Less than a day after insisting that he would not step down as Israel's Foreign Minister in the face of indictments for fraud and breaches of public trust, Avigdor Lieberman has resigned. A statement from the extreme right-winger said that he had left his ministerial post as well as his position as deputy prime minister even though he knows that he "has committed no crime" and despite his lawyer insisting that he did not have to resign in such a case. Lieberman said that he hopes that he will be cleared of all charges before the January General Election.

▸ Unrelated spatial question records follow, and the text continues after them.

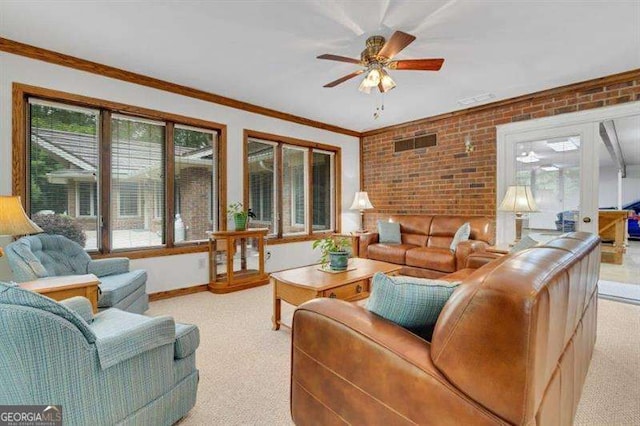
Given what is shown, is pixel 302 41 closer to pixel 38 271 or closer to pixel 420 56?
pixel 420 56

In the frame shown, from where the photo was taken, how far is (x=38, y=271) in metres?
2.28

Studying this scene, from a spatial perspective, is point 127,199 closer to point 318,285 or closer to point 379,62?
point 318,285

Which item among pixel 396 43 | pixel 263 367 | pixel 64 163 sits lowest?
pixel 263 367

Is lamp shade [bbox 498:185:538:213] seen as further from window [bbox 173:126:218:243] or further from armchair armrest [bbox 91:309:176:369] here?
window [bbox 173:126:218:243]

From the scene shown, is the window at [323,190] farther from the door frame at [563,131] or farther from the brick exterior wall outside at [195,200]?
the door frame at [563,131]

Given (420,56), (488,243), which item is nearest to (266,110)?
(420,56)

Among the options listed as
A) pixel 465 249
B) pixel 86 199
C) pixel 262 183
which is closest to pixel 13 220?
pixel 86 199

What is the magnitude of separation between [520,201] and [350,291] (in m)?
2.24

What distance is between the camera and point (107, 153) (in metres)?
3.37

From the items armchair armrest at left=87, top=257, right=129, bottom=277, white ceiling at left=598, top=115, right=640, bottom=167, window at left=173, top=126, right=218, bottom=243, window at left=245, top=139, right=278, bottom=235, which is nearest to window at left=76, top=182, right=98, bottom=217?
armchair armrest at left=87, top=257, right=129, bottom=277

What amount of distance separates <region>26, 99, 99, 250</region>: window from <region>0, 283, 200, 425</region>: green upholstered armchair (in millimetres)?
2319

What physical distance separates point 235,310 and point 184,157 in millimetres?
2094

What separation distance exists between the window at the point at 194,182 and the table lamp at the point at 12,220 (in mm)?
1925

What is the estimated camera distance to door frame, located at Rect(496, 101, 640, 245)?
141 inches
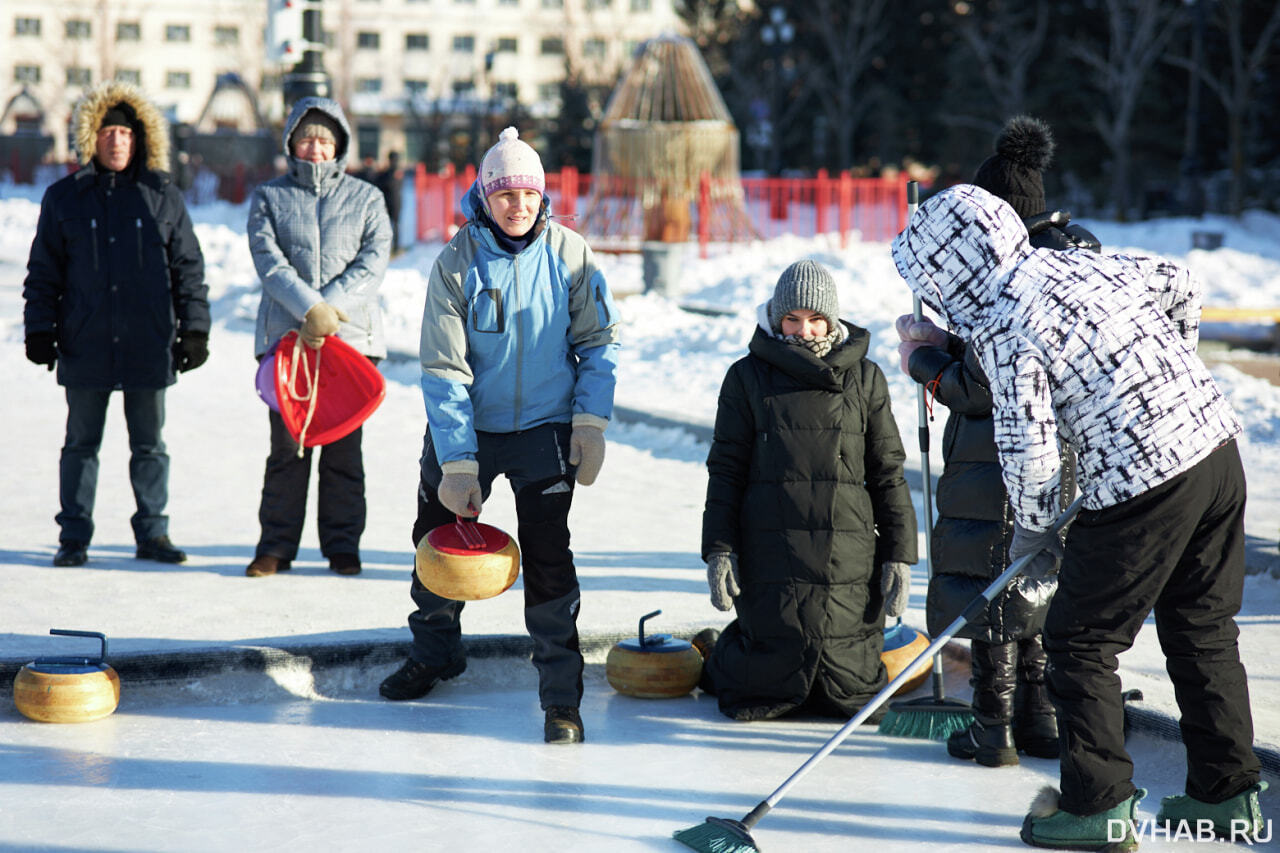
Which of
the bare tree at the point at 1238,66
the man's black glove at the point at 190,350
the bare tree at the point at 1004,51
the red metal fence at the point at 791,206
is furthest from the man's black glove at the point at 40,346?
the bare tree at the point at 1004,51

By taking this step, claimed Lieberman, he is giving Israelis a clear signal about what he believes are false charges. Waiving his parliamentary immunity by resigning will, he added, enable the case to be cleared up quickly before electioneering begins in earnest.
The head of the left-wing Meretz Party, Zehava Galon, filed a petition to Israel's Supreme Court demanding the Foreign Minister's resignation before the news broke that Lieberman had stepped down.
Although Attorney-General Yehuda Weinstein announced that he is to close the main corruption case against Lieberman, he went ahead with the lesser charges.
Investigations into Lieberman's activities began in 2001 and spanned nine countries. The most serious allegations included money laundering and bribery. The Attorney General said there was no chance of a conviction on the more serious charges – yet.
Israeli Prime Minister Benjamin Netanyahu defended his outspoken political partner, and said that he hoped that he would prove his innocence.
Avigdor Lieberman is not the first senior Israeli politician to face corruption charges. Former Prime Minister Ehud Olmert resigned in 2008 after being indicted for corruption, although he has since been acquitted of most of the charges.